L'ange dit à Marie : L'enfant qui va naître de toi sera saint, et il sera appelé Fils de Dieu. Lui, la source de la Sagesse, le Verbe du Père dans les lieux très hauts ! Ce Verbe, c'est par ton intermédiaire, Vierge sainte, qu'il se fera chair ; de la sorte, celui qui dit : Je suis dans le Père et le Père est en moi, peut dire cependant : C'est de Dieu que je suis sorti et que je viens. Au commencement était le Verbe. Déjà la source jaillissait, mais ce n'était encore qu'à l'intérieur d'elle-même. Et le Verbe était avec Dieu, habitant une lumière vraiment inaccessible. Et le Seigneur disait dès le début : Je forme des projets de paix, non de malheur. Mais il est caché tout au fond de toi, ton projet, et son contenu, nous ne le connaissons pas. Qui en effet a connu la pensée du Seigneur, ou qui a été son conseiller ?

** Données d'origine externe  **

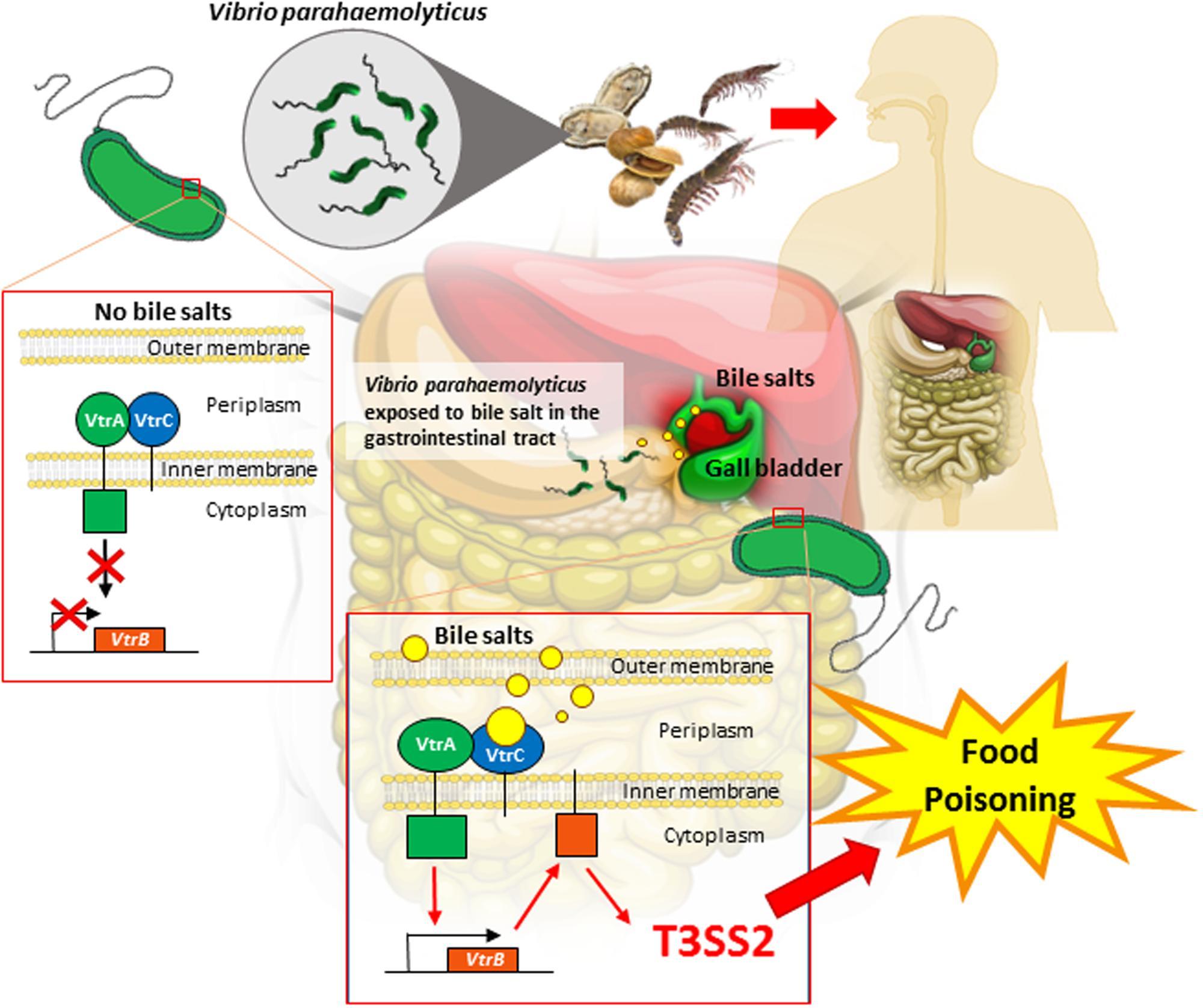 Frontiers Bile Sensing The Activation Of Vibrio Parahaemolyticus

C'est pourquoi le projet de paix est descendu dans une œuvre de paix : Le Verbe s'est fait chair, et il habite dès lors en nous. Il habite à coup sûr dans nos cœurs par la foi, il habite dans notre mémoire, il habite dans notre pensée, et il descend jusque dans notre imagination elle-même. Auparavant, en effet, quelle idée l'homme pouvait-il se faire de Dieu, sinon peut-être celle d'une idole qu'avait fabriquée son cœur ? C'est que Dieu était incompréhensible et inaccessible, invisible et parfaitement irreprésentable. Mais maintenant il a voulu qu'on puisse le comprendre, il a voulu qu'on puisse le voir, il a voulu qu'on puisse le saisir par la pensée.

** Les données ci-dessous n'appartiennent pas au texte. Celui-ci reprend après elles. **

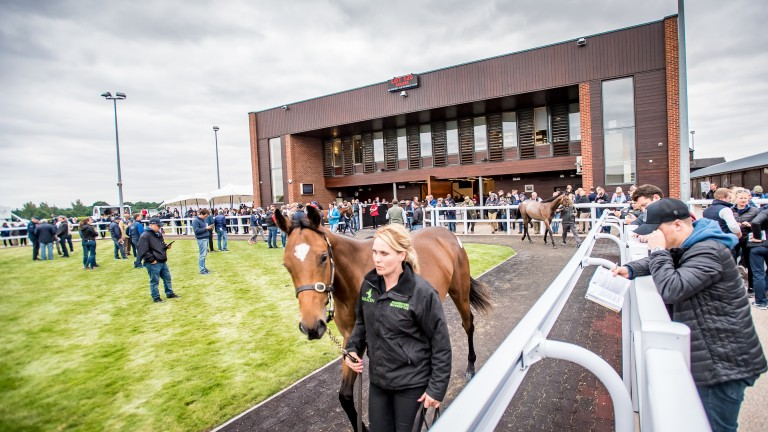 The December Sale is the final Goffs UK horses-in-training event of 2019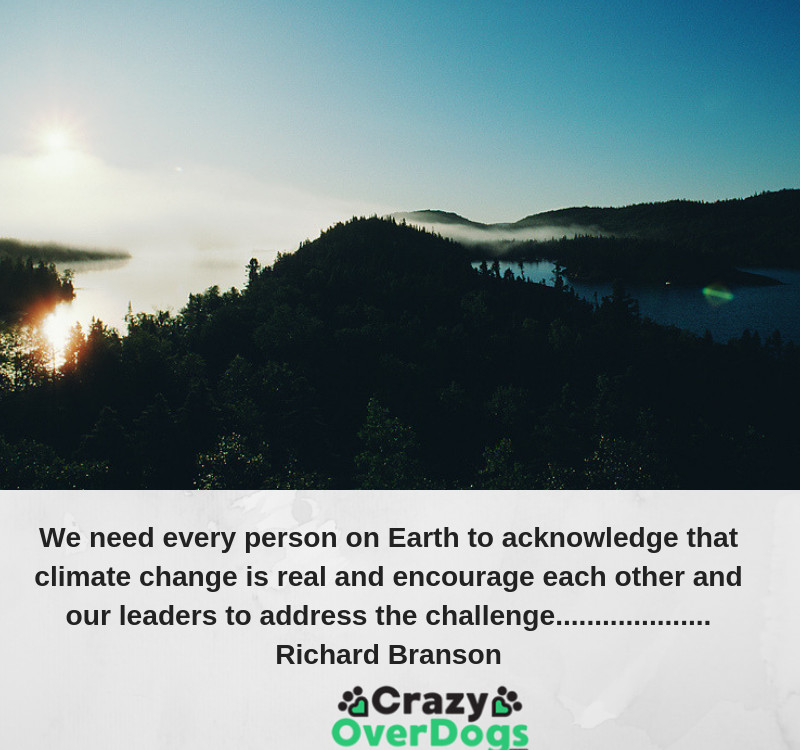 Eco Friendly Dog Products - We need every person on Earth to acknowledge that climate change is real and encourage each other and our leaders to address the challenge............Richard Branson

De quelle manière ? demandes-tu. Sans nul doute en étant couché dans une crèche, en reposant sur le sein de la Vierge, en prêchant sur la montagne, en passant la nuit à prier ; non moins qu'en étant cloué à la croix, en devenant livide dans la mort, libre parmi les morts et régnant sur l'enfer ; enfin en ressuscitant le troisième jour, en montrant aux Apôtres la marque des clous, signes de sa victoire, et pour finir en regagnant devant eux les secrets du ciel.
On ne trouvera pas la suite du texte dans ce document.